The-Gospel.org

Go ye therefore, and teach all nations - Matthew 28:19a

Back to Seven Absurdities of Evolution

My response to David

David's Closing Remarks

Jeff,

I appologize for the informal response format.

I would like to address a few of your arguments and their misconceptions of both biological science in general and some misunderstandings you seem to have with the theory of evolution. First, I would like to make clear that microevolution, over a long period of time, results in macro evolution. I do not believe that it is impossible for a species to change into a new "type". For this to occur, the number of changes a population experiences must accumulate to differentiate that population from other populations of what was the same species. Additionally, there is no hard and fast definition of a species, which may have led to your statement about finches:

"For example, while some of Darwin's finches can interbreed and will have fertile offspring, they are classified as different species."

What we see in the case of these separate species of finches is likely a combination of the morphological species concept (i.e. two species are differentiated by their appearance) as well as the recognition species concept (i.e. these two finches do not recognize members of the opposite species as mates and, because of this, do not readily mate with one another in the wild).
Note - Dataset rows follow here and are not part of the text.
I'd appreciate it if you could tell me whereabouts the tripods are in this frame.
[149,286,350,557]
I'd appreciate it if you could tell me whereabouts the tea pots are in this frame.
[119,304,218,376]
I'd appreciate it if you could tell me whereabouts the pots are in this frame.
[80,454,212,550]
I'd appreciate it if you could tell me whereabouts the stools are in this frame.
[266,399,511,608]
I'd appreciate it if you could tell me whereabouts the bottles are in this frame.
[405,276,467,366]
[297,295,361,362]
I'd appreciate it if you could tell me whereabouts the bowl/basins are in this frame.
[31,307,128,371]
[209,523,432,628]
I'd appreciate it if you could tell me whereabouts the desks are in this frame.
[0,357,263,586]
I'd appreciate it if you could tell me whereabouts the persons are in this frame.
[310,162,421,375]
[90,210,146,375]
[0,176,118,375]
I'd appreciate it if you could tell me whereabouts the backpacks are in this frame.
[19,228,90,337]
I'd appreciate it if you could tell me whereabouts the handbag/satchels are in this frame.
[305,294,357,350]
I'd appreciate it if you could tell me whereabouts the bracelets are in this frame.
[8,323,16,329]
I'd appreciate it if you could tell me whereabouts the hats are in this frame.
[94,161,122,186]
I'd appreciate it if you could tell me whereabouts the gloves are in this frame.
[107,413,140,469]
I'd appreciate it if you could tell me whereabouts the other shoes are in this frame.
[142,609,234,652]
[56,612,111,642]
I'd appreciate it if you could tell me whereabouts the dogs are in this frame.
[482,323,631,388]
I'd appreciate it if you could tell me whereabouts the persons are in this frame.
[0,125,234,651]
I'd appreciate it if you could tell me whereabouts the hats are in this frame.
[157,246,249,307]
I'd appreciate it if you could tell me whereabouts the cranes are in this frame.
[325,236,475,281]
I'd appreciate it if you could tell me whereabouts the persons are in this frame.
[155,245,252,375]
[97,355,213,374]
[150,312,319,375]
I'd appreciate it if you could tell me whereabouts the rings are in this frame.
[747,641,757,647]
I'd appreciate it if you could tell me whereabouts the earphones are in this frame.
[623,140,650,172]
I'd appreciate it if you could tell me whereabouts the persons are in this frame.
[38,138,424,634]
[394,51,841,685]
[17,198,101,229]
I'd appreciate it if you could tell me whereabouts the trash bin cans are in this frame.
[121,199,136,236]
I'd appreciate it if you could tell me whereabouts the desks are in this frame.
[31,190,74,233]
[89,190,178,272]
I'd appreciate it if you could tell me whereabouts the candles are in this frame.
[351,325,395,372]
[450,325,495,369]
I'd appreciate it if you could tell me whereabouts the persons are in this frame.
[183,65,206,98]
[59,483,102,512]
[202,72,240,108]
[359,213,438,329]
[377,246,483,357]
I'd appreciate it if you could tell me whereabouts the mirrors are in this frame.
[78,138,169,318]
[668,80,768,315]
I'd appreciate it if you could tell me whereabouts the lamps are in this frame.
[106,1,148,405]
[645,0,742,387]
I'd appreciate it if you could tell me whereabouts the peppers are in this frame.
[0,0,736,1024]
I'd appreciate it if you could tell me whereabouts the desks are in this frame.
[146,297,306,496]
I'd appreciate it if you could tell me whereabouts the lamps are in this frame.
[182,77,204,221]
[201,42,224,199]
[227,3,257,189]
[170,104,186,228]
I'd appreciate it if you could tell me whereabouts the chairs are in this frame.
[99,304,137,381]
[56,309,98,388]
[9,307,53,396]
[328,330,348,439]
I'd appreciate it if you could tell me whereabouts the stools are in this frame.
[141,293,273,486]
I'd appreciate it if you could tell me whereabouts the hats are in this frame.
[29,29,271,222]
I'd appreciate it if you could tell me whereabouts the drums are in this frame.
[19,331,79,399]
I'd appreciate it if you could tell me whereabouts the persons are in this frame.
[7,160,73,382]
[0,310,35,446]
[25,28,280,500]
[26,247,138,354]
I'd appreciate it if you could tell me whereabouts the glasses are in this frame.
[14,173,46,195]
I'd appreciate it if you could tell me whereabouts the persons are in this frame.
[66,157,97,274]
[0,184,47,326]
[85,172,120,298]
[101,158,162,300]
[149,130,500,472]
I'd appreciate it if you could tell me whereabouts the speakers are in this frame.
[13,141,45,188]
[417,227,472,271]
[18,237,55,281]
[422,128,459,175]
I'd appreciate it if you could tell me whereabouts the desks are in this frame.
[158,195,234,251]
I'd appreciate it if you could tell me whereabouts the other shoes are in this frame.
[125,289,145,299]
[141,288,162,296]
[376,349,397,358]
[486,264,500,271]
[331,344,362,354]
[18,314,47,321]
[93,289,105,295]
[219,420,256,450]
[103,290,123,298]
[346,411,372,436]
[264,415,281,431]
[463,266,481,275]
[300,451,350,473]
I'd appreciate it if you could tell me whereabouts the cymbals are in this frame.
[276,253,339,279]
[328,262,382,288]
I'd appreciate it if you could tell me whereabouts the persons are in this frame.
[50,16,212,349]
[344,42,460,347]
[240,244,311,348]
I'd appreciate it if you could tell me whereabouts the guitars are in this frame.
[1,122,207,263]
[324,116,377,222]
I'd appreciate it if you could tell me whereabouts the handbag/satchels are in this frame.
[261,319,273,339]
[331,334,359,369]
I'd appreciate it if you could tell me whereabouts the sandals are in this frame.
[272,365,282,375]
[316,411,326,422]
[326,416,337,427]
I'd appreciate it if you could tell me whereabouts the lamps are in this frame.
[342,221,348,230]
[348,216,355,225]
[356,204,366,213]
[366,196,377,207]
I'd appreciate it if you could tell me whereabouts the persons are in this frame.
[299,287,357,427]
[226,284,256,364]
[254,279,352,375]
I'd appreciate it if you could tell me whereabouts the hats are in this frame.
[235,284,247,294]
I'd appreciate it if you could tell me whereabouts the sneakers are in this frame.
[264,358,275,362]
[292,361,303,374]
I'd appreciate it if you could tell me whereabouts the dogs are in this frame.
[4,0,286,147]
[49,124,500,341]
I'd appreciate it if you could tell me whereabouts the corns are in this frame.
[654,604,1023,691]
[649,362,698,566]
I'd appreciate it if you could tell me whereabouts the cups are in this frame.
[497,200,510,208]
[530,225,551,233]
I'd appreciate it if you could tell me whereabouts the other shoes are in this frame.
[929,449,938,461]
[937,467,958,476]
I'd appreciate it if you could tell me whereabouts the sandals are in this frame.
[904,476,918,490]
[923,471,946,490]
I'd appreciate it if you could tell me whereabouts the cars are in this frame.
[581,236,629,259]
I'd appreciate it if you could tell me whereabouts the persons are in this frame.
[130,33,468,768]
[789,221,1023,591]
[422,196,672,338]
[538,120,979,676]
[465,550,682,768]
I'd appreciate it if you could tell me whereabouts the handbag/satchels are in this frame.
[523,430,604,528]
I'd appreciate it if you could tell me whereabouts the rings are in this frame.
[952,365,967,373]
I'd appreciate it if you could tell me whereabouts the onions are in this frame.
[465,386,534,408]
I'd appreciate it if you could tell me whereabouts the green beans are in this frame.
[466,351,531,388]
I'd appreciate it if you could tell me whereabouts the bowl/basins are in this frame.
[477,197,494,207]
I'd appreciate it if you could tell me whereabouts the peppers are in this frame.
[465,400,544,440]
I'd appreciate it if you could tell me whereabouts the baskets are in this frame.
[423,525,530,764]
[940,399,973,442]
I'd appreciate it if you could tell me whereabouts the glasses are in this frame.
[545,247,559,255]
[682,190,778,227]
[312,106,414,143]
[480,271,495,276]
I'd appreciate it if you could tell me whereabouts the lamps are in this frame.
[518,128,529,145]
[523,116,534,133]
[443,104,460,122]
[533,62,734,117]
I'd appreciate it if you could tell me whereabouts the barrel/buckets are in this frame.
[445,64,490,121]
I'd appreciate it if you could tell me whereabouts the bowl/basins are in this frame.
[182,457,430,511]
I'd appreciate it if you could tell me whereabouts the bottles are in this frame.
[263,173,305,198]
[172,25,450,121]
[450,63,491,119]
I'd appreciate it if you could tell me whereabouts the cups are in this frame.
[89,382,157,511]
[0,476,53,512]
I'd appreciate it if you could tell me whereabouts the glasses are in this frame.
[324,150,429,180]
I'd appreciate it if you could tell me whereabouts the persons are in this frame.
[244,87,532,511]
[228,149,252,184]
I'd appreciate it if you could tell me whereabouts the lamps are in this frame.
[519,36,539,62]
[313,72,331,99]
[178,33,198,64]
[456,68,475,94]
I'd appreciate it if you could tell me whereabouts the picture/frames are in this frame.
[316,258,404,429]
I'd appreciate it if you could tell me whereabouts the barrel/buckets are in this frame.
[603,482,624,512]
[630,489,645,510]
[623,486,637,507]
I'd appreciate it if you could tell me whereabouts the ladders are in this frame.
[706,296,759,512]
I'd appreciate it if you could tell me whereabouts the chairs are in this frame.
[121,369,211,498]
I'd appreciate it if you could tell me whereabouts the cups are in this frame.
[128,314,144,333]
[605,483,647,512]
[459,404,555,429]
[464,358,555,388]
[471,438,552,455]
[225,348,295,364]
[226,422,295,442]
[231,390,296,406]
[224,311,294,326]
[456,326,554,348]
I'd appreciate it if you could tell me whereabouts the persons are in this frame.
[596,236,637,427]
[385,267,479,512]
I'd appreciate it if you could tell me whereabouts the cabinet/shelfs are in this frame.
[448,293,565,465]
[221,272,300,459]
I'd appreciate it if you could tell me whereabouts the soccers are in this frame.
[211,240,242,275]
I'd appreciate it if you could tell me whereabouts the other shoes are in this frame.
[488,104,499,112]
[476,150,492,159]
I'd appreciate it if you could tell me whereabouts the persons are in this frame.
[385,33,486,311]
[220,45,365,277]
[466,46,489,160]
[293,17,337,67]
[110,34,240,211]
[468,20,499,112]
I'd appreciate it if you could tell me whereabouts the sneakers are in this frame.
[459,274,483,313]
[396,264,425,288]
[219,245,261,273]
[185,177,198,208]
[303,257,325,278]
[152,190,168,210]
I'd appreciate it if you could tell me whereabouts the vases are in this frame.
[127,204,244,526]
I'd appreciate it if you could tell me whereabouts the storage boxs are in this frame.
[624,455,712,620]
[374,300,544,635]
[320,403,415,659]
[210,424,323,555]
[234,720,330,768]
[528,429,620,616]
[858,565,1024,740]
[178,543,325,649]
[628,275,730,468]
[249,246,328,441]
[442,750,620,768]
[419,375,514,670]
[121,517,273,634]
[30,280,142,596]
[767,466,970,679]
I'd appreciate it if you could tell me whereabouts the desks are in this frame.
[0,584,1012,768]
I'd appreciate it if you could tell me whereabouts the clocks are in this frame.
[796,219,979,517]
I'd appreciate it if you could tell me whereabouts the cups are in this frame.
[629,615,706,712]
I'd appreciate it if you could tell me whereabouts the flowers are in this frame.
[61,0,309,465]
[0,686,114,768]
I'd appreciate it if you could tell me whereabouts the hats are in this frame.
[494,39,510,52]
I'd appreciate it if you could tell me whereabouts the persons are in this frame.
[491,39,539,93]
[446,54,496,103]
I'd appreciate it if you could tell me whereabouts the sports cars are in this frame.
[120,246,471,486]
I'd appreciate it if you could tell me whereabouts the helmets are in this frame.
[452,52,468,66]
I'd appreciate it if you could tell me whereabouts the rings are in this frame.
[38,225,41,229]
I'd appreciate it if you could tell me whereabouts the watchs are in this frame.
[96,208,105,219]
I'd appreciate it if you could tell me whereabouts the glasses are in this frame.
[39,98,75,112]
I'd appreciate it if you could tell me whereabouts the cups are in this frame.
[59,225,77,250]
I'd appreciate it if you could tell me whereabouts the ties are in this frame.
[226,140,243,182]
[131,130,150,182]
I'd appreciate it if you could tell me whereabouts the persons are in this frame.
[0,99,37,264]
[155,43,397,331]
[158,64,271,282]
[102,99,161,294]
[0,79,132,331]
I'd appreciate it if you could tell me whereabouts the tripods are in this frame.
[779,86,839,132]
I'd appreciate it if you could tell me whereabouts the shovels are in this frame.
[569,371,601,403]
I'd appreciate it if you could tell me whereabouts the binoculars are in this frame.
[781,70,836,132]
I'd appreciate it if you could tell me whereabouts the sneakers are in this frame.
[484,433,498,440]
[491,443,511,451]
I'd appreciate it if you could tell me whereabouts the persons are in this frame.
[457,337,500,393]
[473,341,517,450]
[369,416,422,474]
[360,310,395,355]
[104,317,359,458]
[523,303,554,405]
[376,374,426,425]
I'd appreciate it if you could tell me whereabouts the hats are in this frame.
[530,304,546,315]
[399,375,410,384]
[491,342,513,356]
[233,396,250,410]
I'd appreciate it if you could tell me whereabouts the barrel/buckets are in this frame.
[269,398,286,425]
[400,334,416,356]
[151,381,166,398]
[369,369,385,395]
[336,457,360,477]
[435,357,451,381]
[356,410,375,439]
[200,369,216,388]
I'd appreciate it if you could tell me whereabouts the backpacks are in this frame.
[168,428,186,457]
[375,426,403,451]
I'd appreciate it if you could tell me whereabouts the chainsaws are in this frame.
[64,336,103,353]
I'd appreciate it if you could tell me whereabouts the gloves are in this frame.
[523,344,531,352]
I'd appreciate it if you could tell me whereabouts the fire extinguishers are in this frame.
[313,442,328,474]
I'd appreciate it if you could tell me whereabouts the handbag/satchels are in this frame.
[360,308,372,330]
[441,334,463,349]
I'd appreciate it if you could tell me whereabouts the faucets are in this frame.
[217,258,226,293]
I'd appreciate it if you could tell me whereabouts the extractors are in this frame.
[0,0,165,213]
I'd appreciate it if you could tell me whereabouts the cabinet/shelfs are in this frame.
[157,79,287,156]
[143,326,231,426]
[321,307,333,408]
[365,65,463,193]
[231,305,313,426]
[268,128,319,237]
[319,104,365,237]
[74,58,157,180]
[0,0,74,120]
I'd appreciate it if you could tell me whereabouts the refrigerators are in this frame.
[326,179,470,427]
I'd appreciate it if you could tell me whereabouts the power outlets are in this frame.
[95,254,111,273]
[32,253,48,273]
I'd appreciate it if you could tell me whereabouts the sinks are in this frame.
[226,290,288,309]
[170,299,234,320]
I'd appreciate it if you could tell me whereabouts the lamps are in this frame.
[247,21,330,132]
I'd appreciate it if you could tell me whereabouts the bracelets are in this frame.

Indeed it is true that many animal species which you or I would call separate species can in fact, produce viable offspring. Another example of this is the Mule and Whitetail deer. The Mule and Whitetail deer populations in some parts of the United States intersect, and at those intersections it is unusual, but not unheard of, for the two species to interbreed.

Next, you make the point that:

"Using the E. coli's 20 minute reproduction rate, if we got a mutation in every cycle, it would take about 8.7 hours to get our first letter 'm'. For humans with a 20 year reproduction cycle, it would take 520 years"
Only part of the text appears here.